The Waco Crime Free Multi-Housing Program is an initiative that helps provide peace of mind and safety for Waco area rental housing.
The program was implemented to help reduce criminal activity in communities and helps create a partnership between police and owners of rental properties.
The Waco Crime Free Multi-Housing Program is part of the international Crime Free Association. Crime prevention officer Kandy Knowles said Baylor is the only university in the nation to have a program like this with student housing.
“The main goal is getting tenants educated and getting them to work together,” said Waco detective Vincent Glenn. “You cannot eliminate crime, but you can reduce it.”
A three-phase system is used to certify a rental property to be part of the program.
Phase one is an eight-hour training program for property owners, management, leasing staff, maintenance crews and other people in the management office.
Phase two consists of a Crime Prevention through Environmental Design inspection. The requirements for this inspection are Texas and Waco codes of ordinance compliance, building address visibility, security lighting, proper trimming of shrubbery and trees, front doors peep holes, dead bolt locks on exterior doors, strike plates, slide devices on windows and secondary locking devices on ground level windows.
The third phase is for the rental property to host a safety social.
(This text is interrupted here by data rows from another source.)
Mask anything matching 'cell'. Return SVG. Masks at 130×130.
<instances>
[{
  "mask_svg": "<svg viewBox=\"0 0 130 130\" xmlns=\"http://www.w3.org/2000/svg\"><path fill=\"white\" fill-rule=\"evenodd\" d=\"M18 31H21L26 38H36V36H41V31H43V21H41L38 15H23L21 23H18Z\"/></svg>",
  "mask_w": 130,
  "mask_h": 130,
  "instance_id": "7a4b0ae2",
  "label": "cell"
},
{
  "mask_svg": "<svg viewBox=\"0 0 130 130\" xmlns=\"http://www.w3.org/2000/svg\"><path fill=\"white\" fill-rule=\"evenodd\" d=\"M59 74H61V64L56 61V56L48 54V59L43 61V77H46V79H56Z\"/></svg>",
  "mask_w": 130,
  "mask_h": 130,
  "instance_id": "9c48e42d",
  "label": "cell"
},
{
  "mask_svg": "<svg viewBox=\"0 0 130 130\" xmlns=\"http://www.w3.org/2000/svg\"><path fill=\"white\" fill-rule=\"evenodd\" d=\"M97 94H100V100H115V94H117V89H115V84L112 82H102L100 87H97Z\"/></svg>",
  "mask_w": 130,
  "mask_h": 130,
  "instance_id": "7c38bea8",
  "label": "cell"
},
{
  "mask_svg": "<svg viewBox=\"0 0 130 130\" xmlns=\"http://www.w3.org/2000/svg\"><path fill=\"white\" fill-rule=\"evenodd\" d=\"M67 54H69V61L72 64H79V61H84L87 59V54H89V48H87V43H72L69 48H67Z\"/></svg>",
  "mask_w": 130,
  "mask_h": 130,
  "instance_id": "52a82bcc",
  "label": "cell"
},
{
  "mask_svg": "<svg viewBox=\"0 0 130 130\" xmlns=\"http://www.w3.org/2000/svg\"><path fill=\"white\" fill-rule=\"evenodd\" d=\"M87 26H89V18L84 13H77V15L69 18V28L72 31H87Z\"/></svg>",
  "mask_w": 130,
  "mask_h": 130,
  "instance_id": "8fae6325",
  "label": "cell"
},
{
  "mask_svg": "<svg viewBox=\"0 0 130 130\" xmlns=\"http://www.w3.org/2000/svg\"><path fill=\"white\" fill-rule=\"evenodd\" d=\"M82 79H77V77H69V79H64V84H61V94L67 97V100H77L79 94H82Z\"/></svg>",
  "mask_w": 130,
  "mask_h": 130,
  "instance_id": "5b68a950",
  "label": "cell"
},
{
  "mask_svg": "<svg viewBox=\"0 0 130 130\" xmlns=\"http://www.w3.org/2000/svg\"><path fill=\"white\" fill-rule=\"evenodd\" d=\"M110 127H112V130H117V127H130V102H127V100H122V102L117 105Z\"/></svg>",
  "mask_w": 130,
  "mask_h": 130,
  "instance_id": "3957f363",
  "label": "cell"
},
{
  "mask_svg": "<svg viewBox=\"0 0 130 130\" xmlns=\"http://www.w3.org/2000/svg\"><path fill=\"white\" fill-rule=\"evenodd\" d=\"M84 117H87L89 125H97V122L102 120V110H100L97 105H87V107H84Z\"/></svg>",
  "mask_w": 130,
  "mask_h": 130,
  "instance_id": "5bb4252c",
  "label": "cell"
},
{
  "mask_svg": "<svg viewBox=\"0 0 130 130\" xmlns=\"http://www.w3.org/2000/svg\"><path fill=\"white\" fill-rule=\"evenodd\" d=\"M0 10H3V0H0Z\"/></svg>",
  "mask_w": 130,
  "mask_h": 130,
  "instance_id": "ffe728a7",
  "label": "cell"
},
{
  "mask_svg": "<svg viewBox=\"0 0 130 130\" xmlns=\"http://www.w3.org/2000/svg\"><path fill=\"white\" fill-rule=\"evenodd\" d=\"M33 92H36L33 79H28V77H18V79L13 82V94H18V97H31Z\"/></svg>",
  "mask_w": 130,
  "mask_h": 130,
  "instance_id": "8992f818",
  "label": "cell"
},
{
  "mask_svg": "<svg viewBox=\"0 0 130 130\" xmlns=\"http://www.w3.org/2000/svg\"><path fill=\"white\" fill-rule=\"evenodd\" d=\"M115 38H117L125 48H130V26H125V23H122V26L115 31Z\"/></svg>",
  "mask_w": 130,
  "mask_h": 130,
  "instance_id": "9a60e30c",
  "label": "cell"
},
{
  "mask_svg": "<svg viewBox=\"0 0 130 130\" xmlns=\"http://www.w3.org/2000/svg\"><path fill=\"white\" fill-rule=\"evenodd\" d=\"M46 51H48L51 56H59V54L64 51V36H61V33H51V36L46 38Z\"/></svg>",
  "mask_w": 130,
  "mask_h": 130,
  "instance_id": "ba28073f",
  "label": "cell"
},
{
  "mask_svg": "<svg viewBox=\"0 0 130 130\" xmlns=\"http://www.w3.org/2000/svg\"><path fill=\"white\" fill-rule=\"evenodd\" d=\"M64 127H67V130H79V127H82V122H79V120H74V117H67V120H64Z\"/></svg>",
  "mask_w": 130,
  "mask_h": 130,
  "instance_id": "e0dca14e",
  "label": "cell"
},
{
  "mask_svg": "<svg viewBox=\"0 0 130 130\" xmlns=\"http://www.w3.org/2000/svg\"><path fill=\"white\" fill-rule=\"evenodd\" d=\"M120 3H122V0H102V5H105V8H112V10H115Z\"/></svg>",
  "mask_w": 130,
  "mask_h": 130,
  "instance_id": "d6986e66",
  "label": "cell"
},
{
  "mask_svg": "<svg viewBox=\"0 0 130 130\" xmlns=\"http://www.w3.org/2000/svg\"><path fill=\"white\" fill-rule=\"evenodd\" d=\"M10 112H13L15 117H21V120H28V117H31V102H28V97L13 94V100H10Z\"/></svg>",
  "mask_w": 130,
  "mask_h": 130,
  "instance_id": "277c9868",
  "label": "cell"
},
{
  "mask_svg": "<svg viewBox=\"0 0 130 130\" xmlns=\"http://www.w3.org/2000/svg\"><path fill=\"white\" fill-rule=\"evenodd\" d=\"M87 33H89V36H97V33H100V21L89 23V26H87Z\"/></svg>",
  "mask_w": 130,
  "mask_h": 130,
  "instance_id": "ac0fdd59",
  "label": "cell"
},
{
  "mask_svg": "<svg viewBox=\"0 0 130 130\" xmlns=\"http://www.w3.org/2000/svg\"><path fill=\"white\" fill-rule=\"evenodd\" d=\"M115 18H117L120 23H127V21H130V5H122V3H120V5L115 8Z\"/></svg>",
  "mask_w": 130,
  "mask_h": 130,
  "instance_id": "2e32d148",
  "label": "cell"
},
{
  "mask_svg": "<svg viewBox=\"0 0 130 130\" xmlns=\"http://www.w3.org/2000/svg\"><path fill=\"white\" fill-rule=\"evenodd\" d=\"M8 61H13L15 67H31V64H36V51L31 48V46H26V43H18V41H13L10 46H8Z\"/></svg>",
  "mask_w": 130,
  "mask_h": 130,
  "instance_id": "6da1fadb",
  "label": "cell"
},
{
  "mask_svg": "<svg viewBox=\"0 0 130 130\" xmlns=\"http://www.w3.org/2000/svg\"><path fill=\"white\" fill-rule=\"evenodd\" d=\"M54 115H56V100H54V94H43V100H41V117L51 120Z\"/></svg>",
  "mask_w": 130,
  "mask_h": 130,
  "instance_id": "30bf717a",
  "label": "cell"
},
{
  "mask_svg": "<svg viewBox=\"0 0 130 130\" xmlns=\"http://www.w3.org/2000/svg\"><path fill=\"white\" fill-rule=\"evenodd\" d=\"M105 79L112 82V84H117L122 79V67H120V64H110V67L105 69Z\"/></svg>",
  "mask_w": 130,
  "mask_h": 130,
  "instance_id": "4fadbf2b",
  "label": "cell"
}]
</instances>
The Baylor Police Department will conduct the social and give information about general safety principles and crime prevention.
“The Baylor website has a list of places that are part of the crime-free program,” said Baylor police officer Scott Curry. “If your place is not on the list it’s not crime free. That list is updating all the time. It never stops.”
The program believes there are three ways criminal activity comes into a rental community: through criminals living there, criminals visiting friends there and criminals going to the property to commit crimes.
Curry said he has reviewed the crime statistics over the past few years and all crime statistics in Waco are on the decline.
The program requires rental property managers to complete background check all tenants and for property managers to create a lease addendum that would give the property managers power to evict a tenant if one is found guilty of a crime.
Rental properties that are not part of the program are not allowed to solicit students. At Baylor’s annual housing fair, only properties that are part of the program are allowed to be there and distribute brochures and information to students.
All properties that are certified in the program receive a daily email that tells them about any incidents that happened on any crime-free property. This is to help notice patterns and keep everyone informed. The police department also works with the program by alerting the property manager if arrest one of their tenants.
“We want what is best and what is safe for students,” said Kandy Knowles, “And we want them to have multiple choices of places to live.”